Trace spaces of full free product $C^*$-algebras

TL;DR

This paper characterizes the trace spaces of full free product $C^*$-algebras, showing they are typically the Poulsen simplex unless specific obstructions occur, with implications for group $C^*$-algebras and von Neumann algebra perturbations.

Contribution

It provides a complete characterization of trace spaces for free product $C^*$-algebras and introduces a new perturbation technique for von Neumann subalgebras.

Findings

Trace space is the Poulsen simplex under general conditions.

Extreme points of the trace space are dense in Wasserstein topology.

For group $C^*$-algebras, trace space is Poulsen unless the trivial character is isolated.

Abstract

We study the space of traces associated with arbitrary full free products of unital, separable $C^*$-algebras.

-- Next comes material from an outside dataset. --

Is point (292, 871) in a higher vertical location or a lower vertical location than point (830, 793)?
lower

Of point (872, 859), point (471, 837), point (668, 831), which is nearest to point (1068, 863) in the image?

We show that, unless certain basic obstructions (which we fully characterize) occur, the space of traces always results in the same object: the Poulsen simplex, that is, the unique infinite-dimensional metrizable Choquet simplex whose extreme points are dense. Moreover, we show that whenever such a trace space is the Poulsen simplex, the extreme points are dense in the Wasserstein topology. Concretely for the case of groups, we find that, unless the trivial character is isolated in the space of characters, the space of traces of any free product of non-trivial countable groups is the Poulsen simplex. Our main technical contribution is a new perturbation result for pairs of von Neumann subalgebras $(M_{1},M_{2})$ of a tracial von Neumann algebra $M$, providing necessary conditions under which $M_{1}$ and a small unitary perturbation of $M_{2}$ generate a II$_{1}$ factor.